4.1. Results of ESUL
In this section, we aim to investigate the effectiveness of ESUL from a network science perspective. We utilize the framework of ESUL and compare CH3-L3 (the proposed topological link prediction-based regrown method) with randomly assigning new links (which is typical of SET [
9]). We run all the experiments with the default hyperparameter setting as shown in Suppl. Table 2, and conduct experiments on 5 datasets: MNIST, Fashion_MNIST, EMNIST using MLP and CIFAR10, CIFAR100 using VGG16. For the first 3 datasets, we adopt MLP with an architecture of 784-1000-1000-1000-10 (47 output neurons for EMNIST), while for VGG16, we replace the fully connected layers after the convolution layers with the sparse network and assign them a structure of 512-1000-1000-1000-10 (100 output neurons for CIFAR100).
Figure 3 compares the performance of CH3-L3 (ESUL) and random (SET) on the five datasets. The first row shows the accuracy curves of each algorithm and on the upper right corner of each panel, we mark the accuracy improvement at the 250
th epoch. The second row of
Figure 3 shows the Area Across the Epochs (AAE), which reflects the learning speed of each algorithm. The computation and explanation of AAE can be found in the supplementary material. Based on the results of the accuracy curve and AAE values, CH3-L3 (ESUL) outperforms random (SET) on all the datasets, demonstrating that the proposed epitopological learning method is effective in identifying lottery tickets, and CH theory is boosting deep learning.

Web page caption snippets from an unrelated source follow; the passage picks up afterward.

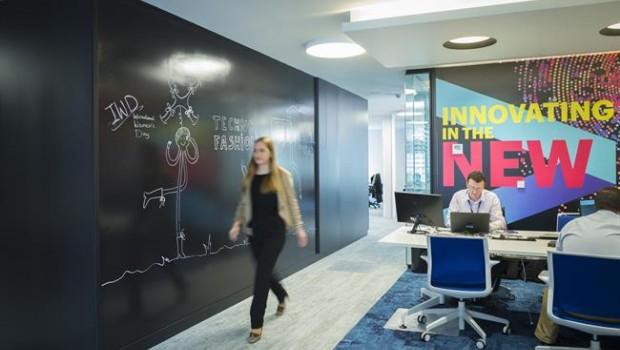 Econom a empresas telef nica selecciona a accenture para reformar su experiencia de cliente en - Oficina hacienda barcelona ...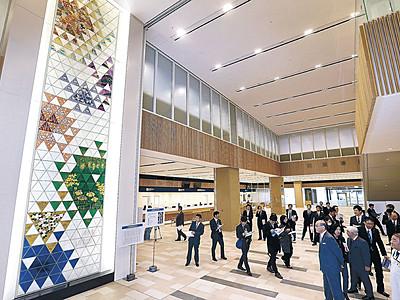 新県立中央病院を公開 来年1月9日開院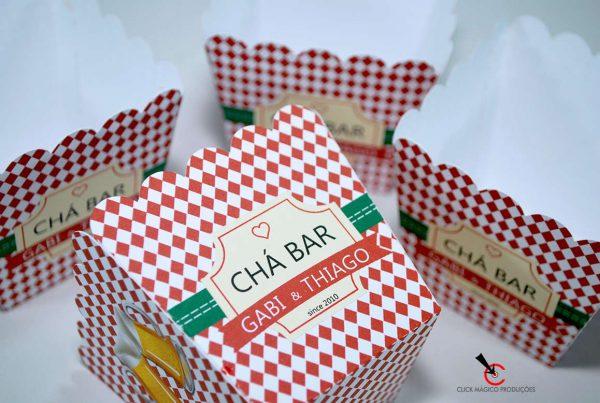 cachepot-chá-bar-vermelho-e-branco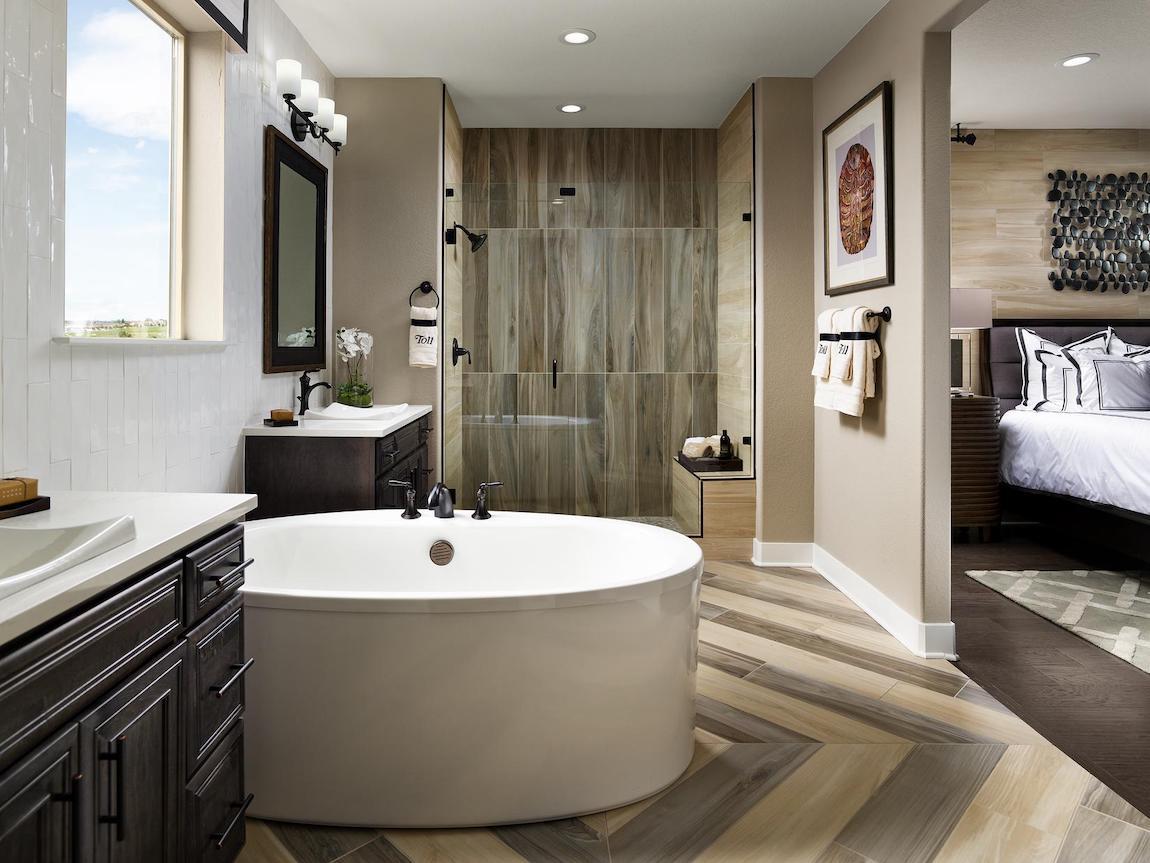 Central Sunstruck bathtub in modern bathroom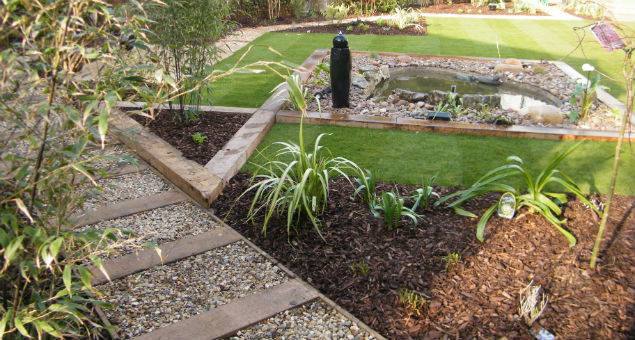 Here the angles of the planting bed, pond and path can clearly be seen
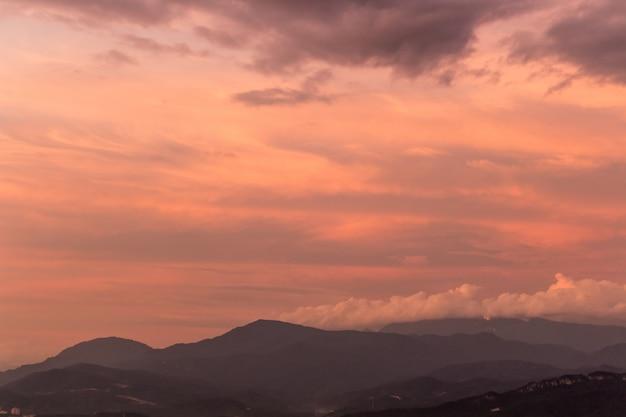 Céu roxo dramático sobre colinas enevoadas Foto Premium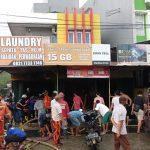 Usai Hujan Lebat, Bangunan Tiga Kios Dagang di Depan Stadion Sempaja Hangus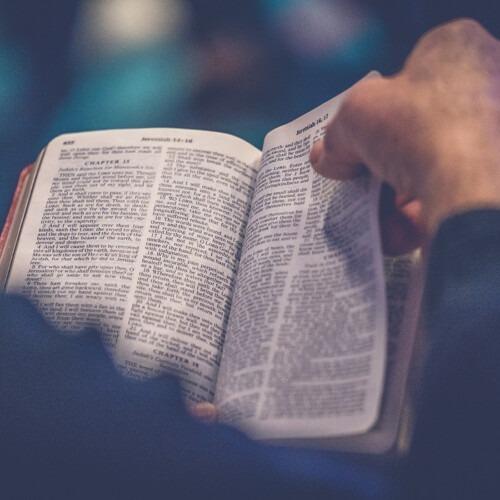 Photo de una biblia de Rod Long en Unsplash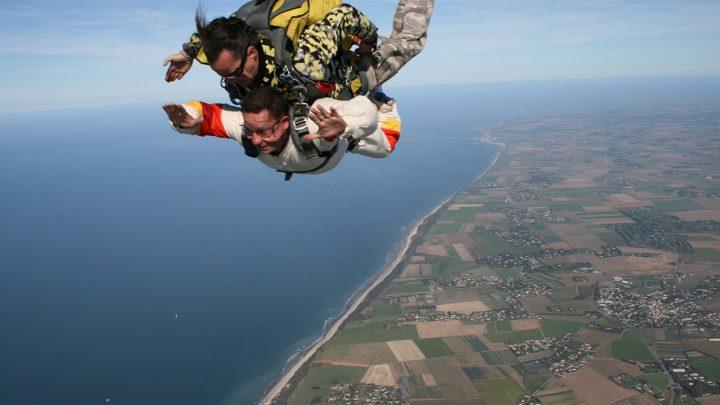 Comment établir un budget pour votre premier saut en parachute ?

Figure 4A provides evidence that the sparse network trained with ESUL can automatically percolate the network to a significantly smaller size and form a hyperbolic network with community organizations. The example network structure of MNIST dataset on MLP is presented, where each block shows a plain representation and a hyperbolic representation of each network at the initial (that is common) and the final epoch status (that is random (SET) or CH3-L3 (ESUL)). The ESUL block in
Figure 4A shows that each layer of the network has been percolated to a small size, especially the middle two hidden layers where the active neuron post-percolation rate (ANP) has been reduced to less than 20%. This indicates that the network trained by ESUL can achieve better performance with significantly fewer active neurons and that the size of the hidden layers can be automatically learned by the topological evolution of ESUL. ANP is particularly significant in deep learning because neural networks often have a large number of redundant neurons that do not contribute significantly to the model’s performance. ESUL can reduce the computational cost of training and inference, making the network more efficient and scalable. In addition, reducing the number of active neurons can also help to prevent overfitting and improve the generalization ability of the model which remarkably reduces the dimensionality of the embedding in the hidden layers.
Figure 3.
The comparison of CH3-L3 (ESUL) and random (SET). In the first row, we report the accuracy curves of CH3-L3 and random on 5 datasets and mark the increment at the 250th epoch on the upper right corner of each panel. The second row reports the value of area across the epochs (AAE) which indicates the learning speed of different algorithms corresponding to the upper ACC plot.
Figure 3.
The comparison of CH3-L3 (ESUL) and random (SET). In the first row, we report the accuracy curves of CH3-L3 and random on 5 datasets and mark the increment at the 250th epoch on the upper right corner of each panel. The second row reports the value of area across the epochs (AAE) which indicates the learning speed of different algorithms corresponding to the upper ACC plot.
Figure 4.
Network science analysis of the sparse ANNs topology. A shows the presentation of different statuses of the network, including the network initialized by ER, the network trained by random (final epoch), and the network trained by ESUL (final epoch). The angular separability index (ASI) and power law exponent are reported in each panel. Additionally, the active neuron post-percolation rate (ANP) curve across the epochs is reported inside the ESUL panel. B shows the 4 network topological measures averaged on 5 different ANNs, trained in 5 datasets by CH3-L3 (ESUL) and random (SET), the shadow area means the standard error of the 5 datasets.
Figure 4.
Network science analysis of the sparse ANNs topology. A shows the presentation of different statuses of the network, including the network initialized by ER, the network trained by random (final epoch), and the network trained by ESUL (final epoch). The angular separability index (ASI) and power law exponent are reported in each panel. Additionally, the active neuron post-percolation rate (ANP) curve across the epochs is reported inside the ESUL panel. B shows the 4 network topological measures averaged on 5 different ANNs, trained in 5 datasets by CH3-L3 (ESUL) and random (SET), the shadow area means the standard error of the 5 datasets.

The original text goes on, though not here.